Abstract

Since the recent acceptance of partial mastectomy (lumpectomy or segmentectomy) as equivalent to mastectomy for survival, design of the local management of breast cancers has centered around concerns of local recurrence. There has been wide acceptance of the tumorectomy or lumpectomy approach by most authors in North America, while in Italy, following the Milan trials, there has been a preference for a segmental or quadrantectomy approach. The latter preferentially includes more ductal tissue toward and distant from the nipple and has shown a local recurrence rate less than 50% as great as that seen with lumpectomy. Radiotherapy dosages and techniques are of concern as well. If extensive ductal carcinoma in situ is a determinant of local recurrence, and if DCIS spreads preferentially along ducts in a radial fashion, then the extent of DCIS is most likely to be preferentially arrayed toward the nipple as well as in tissue on the other side of a tumor mass away from the nipple--such has been our knowledge of the ramifications of the ductal tree, in a radial fashion around the nipple.

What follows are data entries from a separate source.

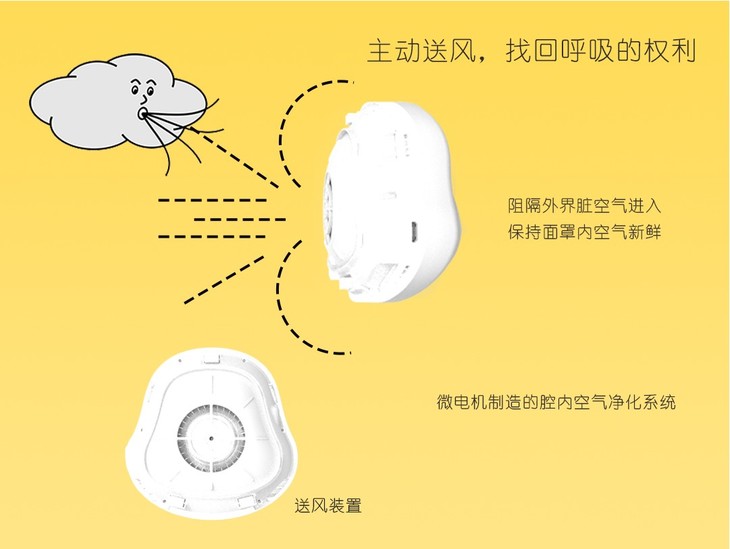 主动送风，找回呼吸的权利

阻隔外界脏空气进入
保持面罩内空气新鲜

微电机制造的腔内空气净化系统

送风装置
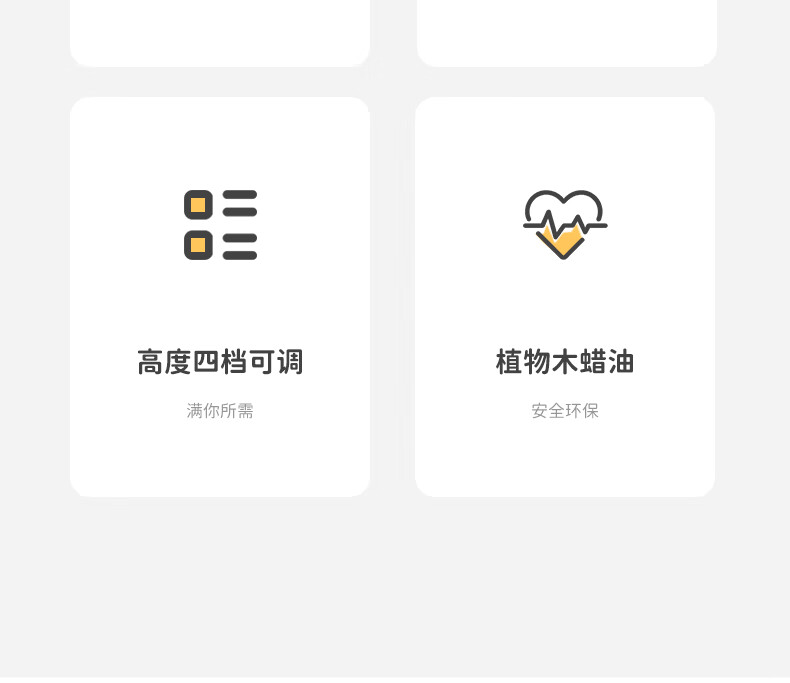 高度四档可调

满你所需

植物木蜡油

安全环保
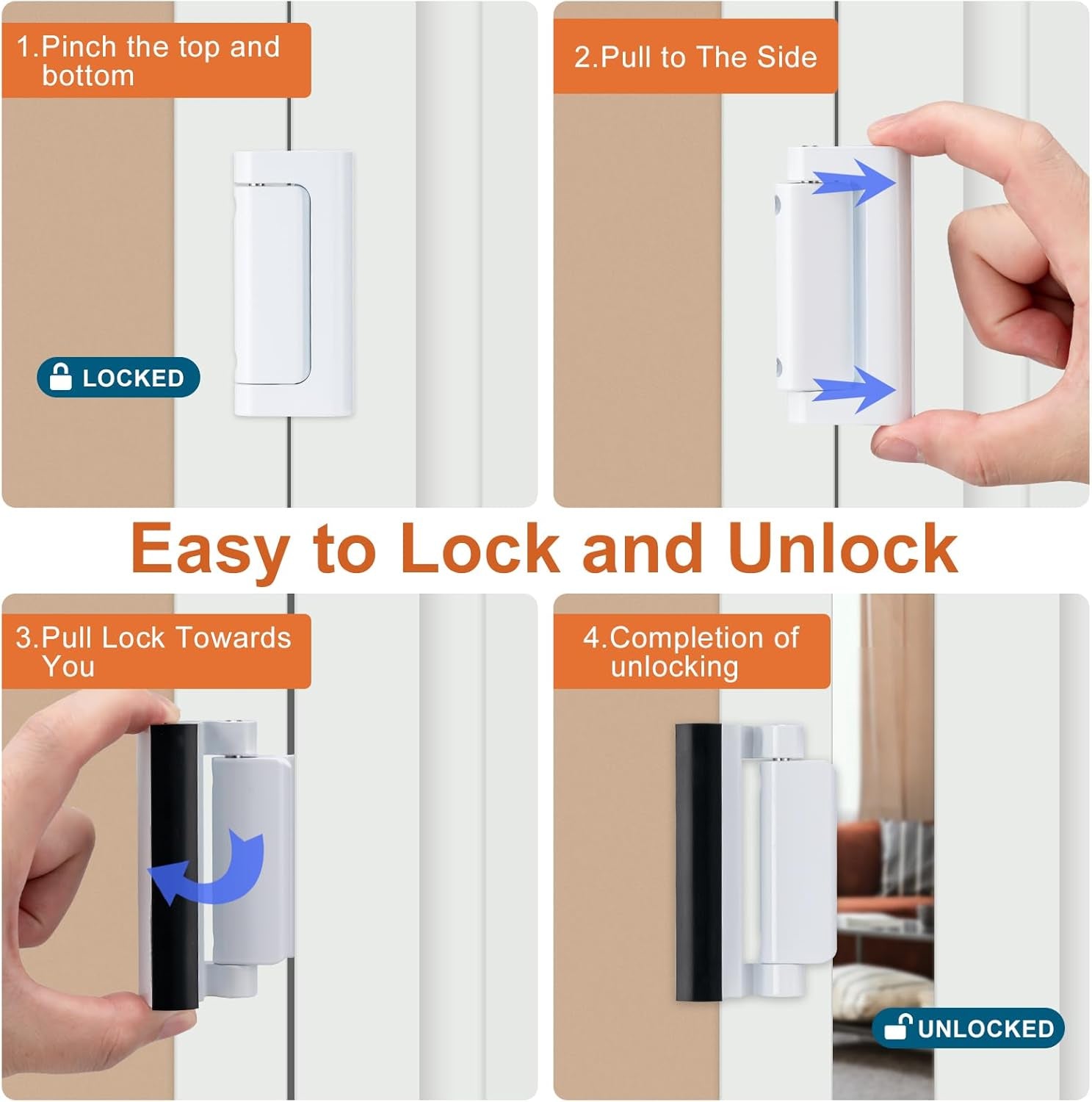 1.Pinch the top and bottom

LOCKED

2.Pull to The Side

Easy to Lock and Unlock

3.Pull Lock Towards You

4.Completion of unlocking

UNLOCKED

Acceptable cosmesis after a segmental approach to excision may be more difficult to obtain, but has been acceptable in some groups of patients. We may soon see a situation in which the operation is tailored to the specifics of an individual patient. The size of a resection, based on an even margin around a tumor mass (lumpectomy) or the number of degrees subtended by the arc representing the peripheral aspect of a segmental excision will depend on the size of the dominant lesion being resected, the size of the breast and any available data concerning the likely extent of the lesion, with DCIS having a special concern.